■ WHAT IS REQUIRED ■
Ignoring the images, restate the records below word for word.

■ STUDY MATERIAL ■
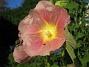 Stockrosor Som synes så skiner solen på mina blommor. 2008-08-01 Bild 014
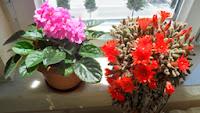 Saksıda yetişen çiçekler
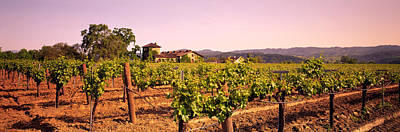 Sattui Photograph - Sattui Winery, Napa Valley, California by Panoramic Images
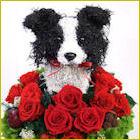ボーダーコリー犬のトピアリー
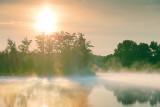 Misty Morning 20110620
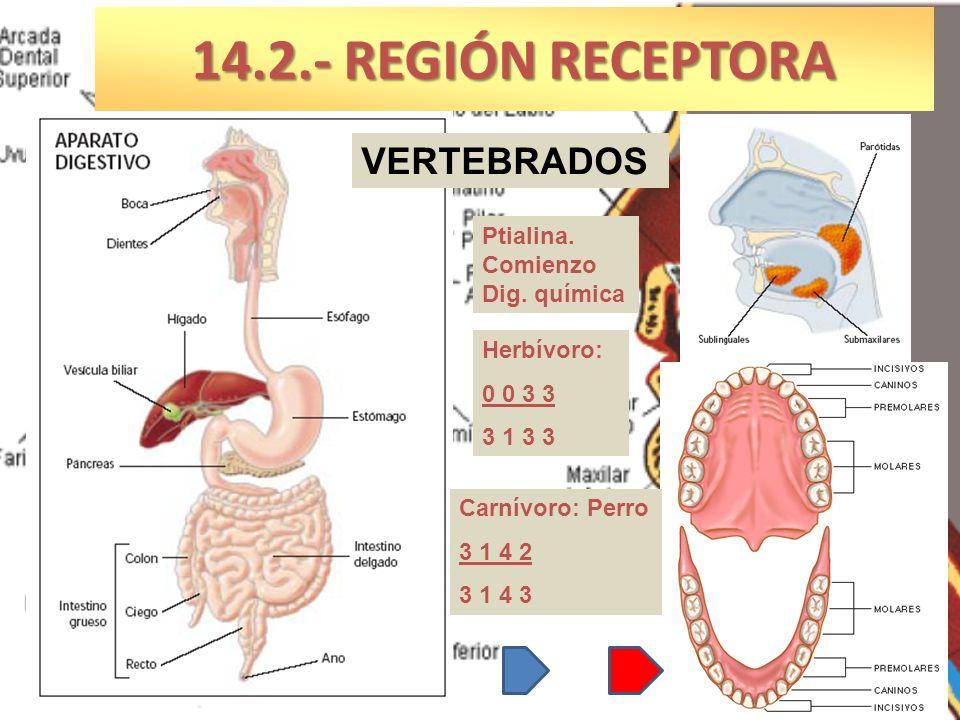 Herbívoro: 0 0 3 3 3 1 3 3 Carnívoro: Perro 3 1 4 2 3 1 4 3 14.2.- REGIÓN RECEPTORA VERTEBRADOS Ptialina. Comienzo Dig. química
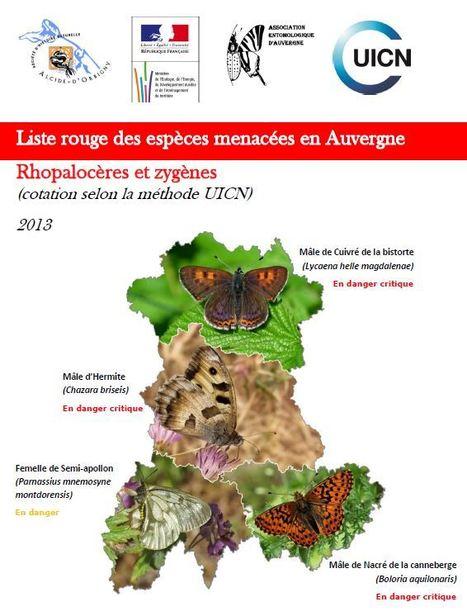 La liste rouge régionale des papillons diurnes pour l'Auvergne - DREAL Auvergne-Rhône-Alpes | Insect Archive | Scoop.it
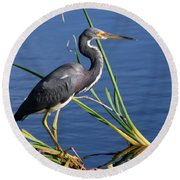 Tricolored Heron At The Pond Round Beach Towel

■ ANSWER SPACE ■
 Stockrosor Som synes så skiner solen på mina blommor. 2008-08-01 Bild 014
 Saksıda yetişen çiçekler
 Sattui Photograph - Sattui Winery, Napa Valley, California by Panoramic Images
ボーダーコリー犬のトピアリー
 Misty Morning 20110620
 Herbívoro: 0 0 3 3 3 1 3 3 Carnívoro: Perro 3 1 4 2 3 1 4 3 14.2.- REGIÓN RECEPTORA VERTEBRADOS Ptialina. Comienzo Dig. química
 La liste rouge régionale des papillons diurnes pour l'Auvergne - DREAL Auvergne-Rhône-Alpes | Insect Archive | Scoop.it
 Tricolored Heron At The Pond Round Beach Towel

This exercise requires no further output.